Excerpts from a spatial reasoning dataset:
= = = = =

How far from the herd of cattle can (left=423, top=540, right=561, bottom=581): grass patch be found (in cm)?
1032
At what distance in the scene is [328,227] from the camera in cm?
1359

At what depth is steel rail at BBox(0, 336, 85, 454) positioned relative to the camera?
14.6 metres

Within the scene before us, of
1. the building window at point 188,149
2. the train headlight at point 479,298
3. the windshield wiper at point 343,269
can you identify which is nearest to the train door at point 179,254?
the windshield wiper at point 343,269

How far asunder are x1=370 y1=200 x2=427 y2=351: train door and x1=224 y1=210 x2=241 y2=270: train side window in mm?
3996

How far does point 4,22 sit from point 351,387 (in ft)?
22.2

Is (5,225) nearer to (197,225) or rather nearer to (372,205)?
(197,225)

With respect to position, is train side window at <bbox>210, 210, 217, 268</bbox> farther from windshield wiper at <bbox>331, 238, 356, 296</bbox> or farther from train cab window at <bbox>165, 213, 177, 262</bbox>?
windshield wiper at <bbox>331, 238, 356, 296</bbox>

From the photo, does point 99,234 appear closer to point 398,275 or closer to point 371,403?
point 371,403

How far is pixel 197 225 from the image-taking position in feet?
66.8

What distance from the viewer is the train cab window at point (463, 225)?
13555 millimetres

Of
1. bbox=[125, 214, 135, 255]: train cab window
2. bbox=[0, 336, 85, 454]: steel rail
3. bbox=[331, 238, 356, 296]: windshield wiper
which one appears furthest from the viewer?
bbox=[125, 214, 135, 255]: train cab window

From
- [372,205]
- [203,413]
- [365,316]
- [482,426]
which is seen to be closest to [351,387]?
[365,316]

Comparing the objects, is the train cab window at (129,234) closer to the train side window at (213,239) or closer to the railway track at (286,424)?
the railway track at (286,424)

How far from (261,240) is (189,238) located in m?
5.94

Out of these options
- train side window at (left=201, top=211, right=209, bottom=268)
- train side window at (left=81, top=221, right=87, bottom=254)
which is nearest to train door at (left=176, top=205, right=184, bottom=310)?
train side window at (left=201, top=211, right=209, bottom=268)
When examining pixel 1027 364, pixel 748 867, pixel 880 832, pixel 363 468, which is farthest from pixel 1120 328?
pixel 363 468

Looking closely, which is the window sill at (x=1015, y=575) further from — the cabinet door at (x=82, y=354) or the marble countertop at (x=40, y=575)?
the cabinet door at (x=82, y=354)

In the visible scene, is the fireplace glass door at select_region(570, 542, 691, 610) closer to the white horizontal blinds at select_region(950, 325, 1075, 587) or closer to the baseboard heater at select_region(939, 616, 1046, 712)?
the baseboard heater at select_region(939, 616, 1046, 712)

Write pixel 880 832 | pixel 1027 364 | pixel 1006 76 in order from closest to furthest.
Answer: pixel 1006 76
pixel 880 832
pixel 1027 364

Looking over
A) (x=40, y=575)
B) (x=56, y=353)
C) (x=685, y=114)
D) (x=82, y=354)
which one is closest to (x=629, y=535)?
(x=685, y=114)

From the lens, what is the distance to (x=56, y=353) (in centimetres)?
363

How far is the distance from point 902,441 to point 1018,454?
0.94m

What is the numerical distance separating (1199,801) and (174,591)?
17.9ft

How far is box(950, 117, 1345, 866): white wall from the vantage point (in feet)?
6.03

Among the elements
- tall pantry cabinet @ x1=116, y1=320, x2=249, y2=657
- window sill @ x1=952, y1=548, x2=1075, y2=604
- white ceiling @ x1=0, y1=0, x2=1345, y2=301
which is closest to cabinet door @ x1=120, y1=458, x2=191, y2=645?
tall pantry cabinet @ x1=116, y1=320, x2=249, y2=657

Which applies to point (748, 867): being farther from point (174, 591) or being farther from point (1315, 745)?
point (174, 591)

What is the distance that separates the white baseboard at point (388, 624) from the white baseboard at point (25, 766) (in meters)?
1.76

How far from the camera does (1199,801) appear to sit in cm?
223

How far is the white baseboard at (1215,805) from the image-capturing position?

= = = = =

§ To do
Reproduce all of the lines above word for word, with nothing changed.

§ Answer to this task
How far from the herd of cattle can (left=423, top=540, right=561, bottom=581): grass patch be found (in cm)?
1032
At what distance in the scene is [328,227] from the camera in cm?
1359

At what depth is steel rail at BBox(0, 336, 85, 454) positioned relative to the camera?
14.6 metres

Within the scene before us, of
1. the building window at point 188,149
2. the train headlight at point 479,298
3. the windshield wiper at point 343,269
can you identify which is nearest to the train door at point 179,254?
the windshield wiper at point 343,269

How far asunder are x1=370 y1=200 x2=427 y2=351: train door and x1=224 y1=210 x2=241 y2=270: train side window in mm?
3996

How far does point 4,22 sit from point 351,387 (in ft)?
22.2

Is (5,225) nearer to (197,225) or rather nearer to (372,205)?
(197,225)

With respect to position, is train side window at <bbox>210, 210, 217, 268</bbox> farther from windshield wiper at <bbox>331, 238, 356, 296</bbox> or farther from train cab window at <bbox>165, 213, 177, 262</bbox>?
windshield wiper at <bbox>331, 238, 356, 296</bbox>

From the photo, does point 99,234 appear closer to point 398,275 or closer to point 371,403?
point 371,403

How far is pixel 197 225 from the image-taking position in feet?
66.8

What distance from the viewer is the train cab window at point (463, 225)?
13555 millimetres

Of
1. bbox=[125, 214, 135, 255]: train cab window
2. bbox=[0, 336, 85, 454]: steel rail
3. bbox=[331, 238, 356, 296]: windshield wiper
which one appears furthest from the viewer?
bbox=[125, 214, 135, 255]: train cab window

From
- [372,205]
- [203,413]
- [365,316]
- [482,426]
which is seen to be closest to [351,387]?
[365,316]

Comparing the objects, is the train cab window at (129,234) closer to the train side window at (213,239) or closer to the railway track at (286,424)?
the railway track at (286,424)

How far from (261,240) is (189,238) located in m?
5.94

Out of these options
- train side window at (left=201, top=211, right=209, bottom=268)
- train side window at (left=81, top=221, right=87, bottom=254)
which is nearest to train door at (left=176, top=205, right=184, bottom=310)?
train side window at (left=201, top=211, right=209, bottom=268)
When examining pixel 1027 364, pixel 748 867, pixel 880 832, pixel 363 468, which is farthest from pixel 1120 328?
pixel 363 468

Looking closely, which is the window sill at (x=1015, y=575) further from — the cabinet door at (x=82, y=354) or the marble countertop at (x=40, y=575)?
the cabinet door at (x=82, y=354)

In the visible scene, is the fireplace glass door at select_region(570, 542, 691, 610) closer to the white horizontal blinds at select_region(950, 325, 1075, 587) or closer to the baseboard heater at select_region(939, 616, 1046, 712)?
the baseboard heater at select_region(939, 616, 1046, 712)

Write pixel 880 832 | pixel 1027 364 | pixel 1006 76 in order from closest to furthest.
Answer: pixel 1006 76
pixel 880 832
pixel 1027 364

Looking over
A) (x=40, y=575)
B) (x=56, y=353)
C) (x=685, y=114)
D) (x=82, y=354)
which one is closest to (x=629, y=535)?
(x=685, y=114)

From the lens, what is the distance to (x=56, y=353) (in centimetres)?
363

How far is the distance from point 902,441 to point 1018,454?
0.94m

What is the numerical distance separating (1199,801) and (174,591)?
17.9ft

How far is box(950, 117, 1345, 866): white wall from the vantage point (in feet)?
6.03

Among the elements
- tall pantry cabinet @ x1=116, y1=320, x2=249, y2=657
- window sill @ x1=952, y1=548, x2=1075, y2=604
- white ceiling @ x1=0, y1=0, x2=1345, y2=301
which is closest to cabinet door @ x1=120, y1=458, x2=191, y2=645?
tall pantry cabinet @ x1=116, y1=320, x2=249, y2=657

Which applies to point (748, 867): being farther from point (174, 591) or being farther from point (1315, 745)?
point (174, 591)

What is the distance that separates the white baseboard at point (388, 624) from the white baseboard at point (25, 766) (in meters)?
1.76

How far from the camera does (1199,801) appear to sit in cm?
223

How far is the white baseboard at (1215,805) from the image-capturing position?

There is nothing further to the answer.